--- TEXT PROVIDED ---
What’s wrong with USA Indoors?

Sunday, March 1st, 2009

I feel a little bad about that headline, but there’s some truth behind it. Yesterday, I came to the Reggie Lewis Track and Athletics Center (RLTAC, an abbreviation often used and rarely explained) from Boston University, where the New England Intercollegiate Championships was being held. (Maybe some other time I’ll try to explain the meet I used to know as “Big New Englands.”) B.U.’s fieldhouse was packed with athletes, coaches, some parents, and miscellaneous fans like myself. Once the rounds were over and the afternoon session was in full swing, they were moving new races on to the track as soon as the previous race was over, not quite as quickly as Penn Relays but still pretty briskly. Every athlete in every race had a built-in fan base in their team, and no lap of any race went by in silence.

So going in to Reggie was quite a contrast. Sitting in the two-thirds-empty press risers, I discussed other results around the country–Kim Smith, Jenny Barringer, German Fernandez–with another reporter, who wondered out loud, “Do you ever think we’re at the wrong meet?” The press wasn’t there (many of them, wisely, preferring various NCAA conference meets,) the fans weren’t there, and even many of the athletes didn’t show up. (Only one of the men’s shot put’s “big three” will be putting this afternoon.)
---
▸ **EXERCISE AIM**
List every athlete the post about USA Indoors mentions by name. Rely only on the post about USA Indoors.
--- EXTRACTED ENTRIES ---
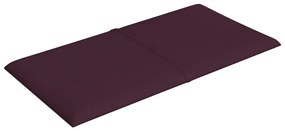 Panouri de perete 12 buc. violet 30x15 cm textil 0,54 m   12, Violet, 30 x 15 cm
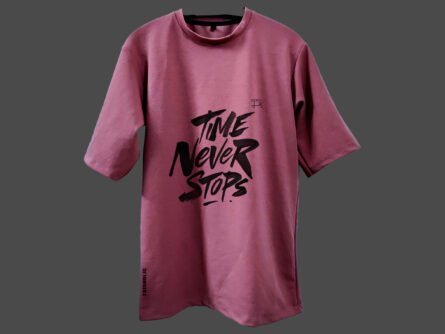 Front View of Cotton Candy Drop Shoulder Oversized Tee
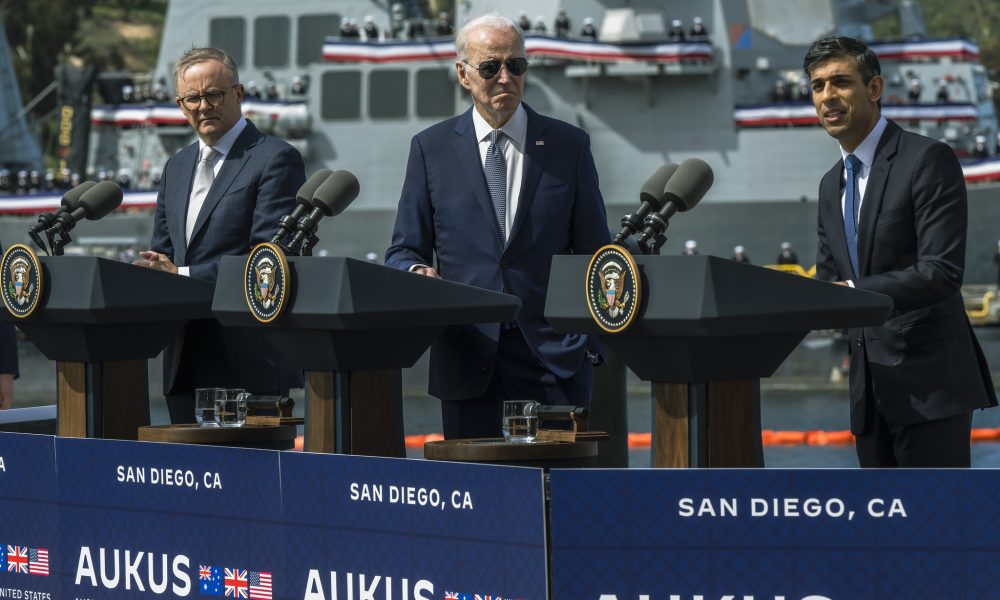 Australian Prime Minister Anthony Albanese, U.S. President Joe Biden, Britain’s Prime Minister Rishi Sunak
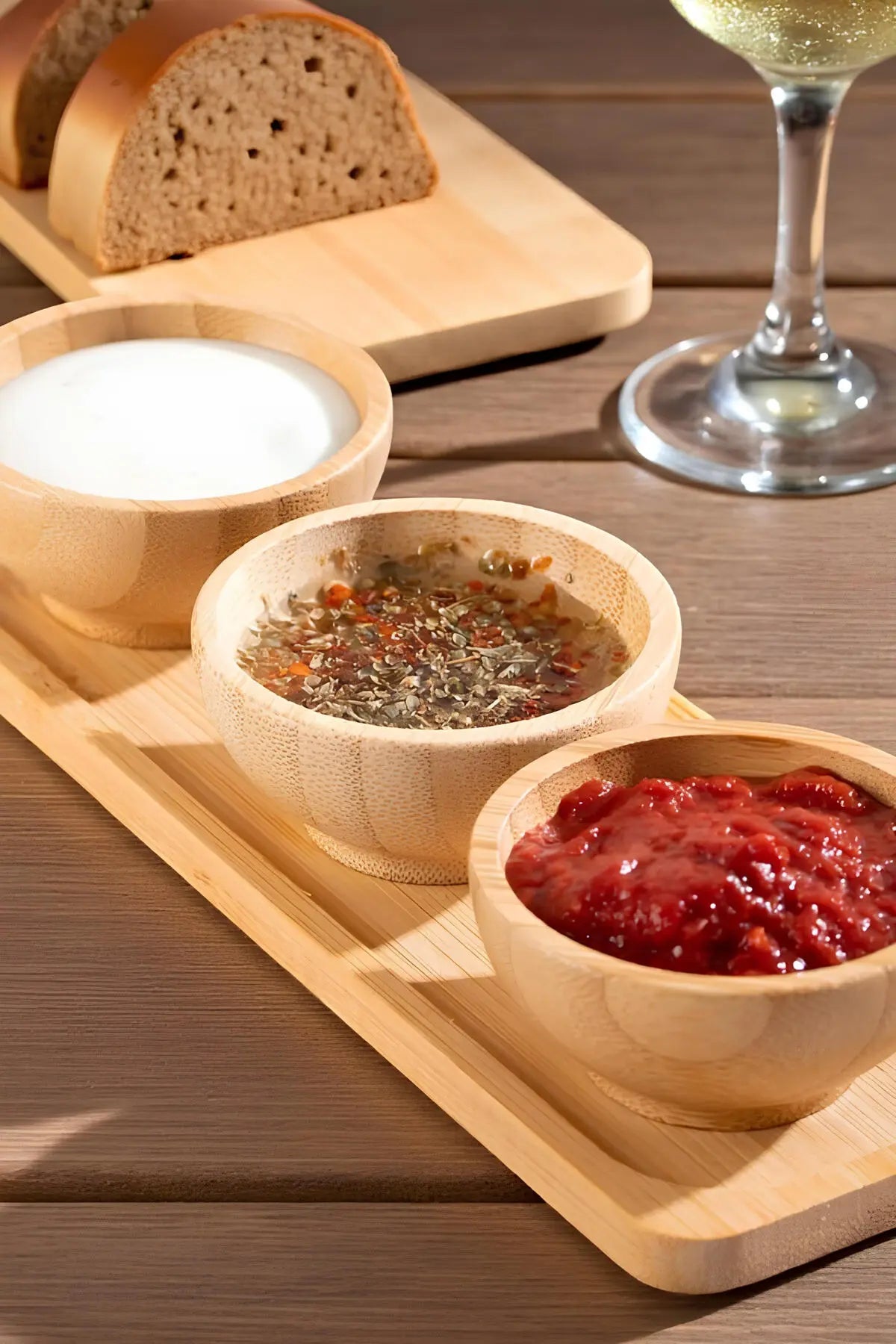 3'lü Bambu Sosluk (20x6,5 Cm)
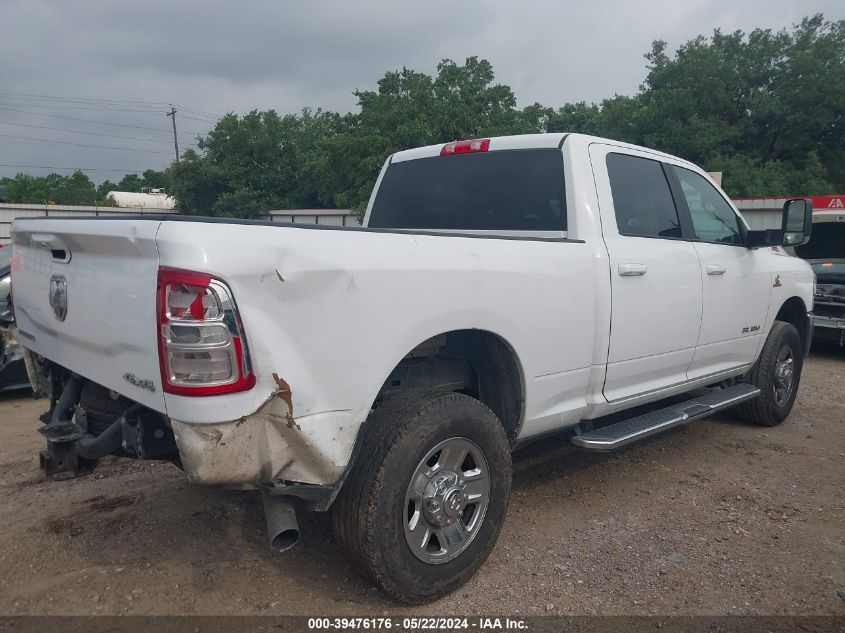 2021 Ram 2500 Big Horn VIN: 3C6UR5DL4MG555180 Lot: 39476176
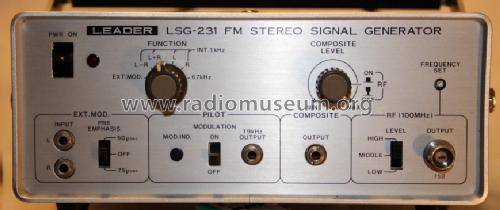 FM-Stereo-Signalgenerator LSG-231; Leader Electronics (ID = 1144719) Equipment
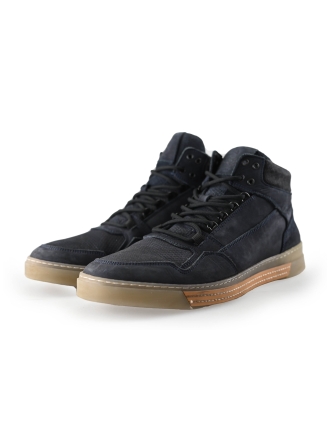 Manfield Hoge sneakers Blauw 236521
---
▸ **TASK OUTPUT**
Kim Smith, Jenny Barringer, German Fernandez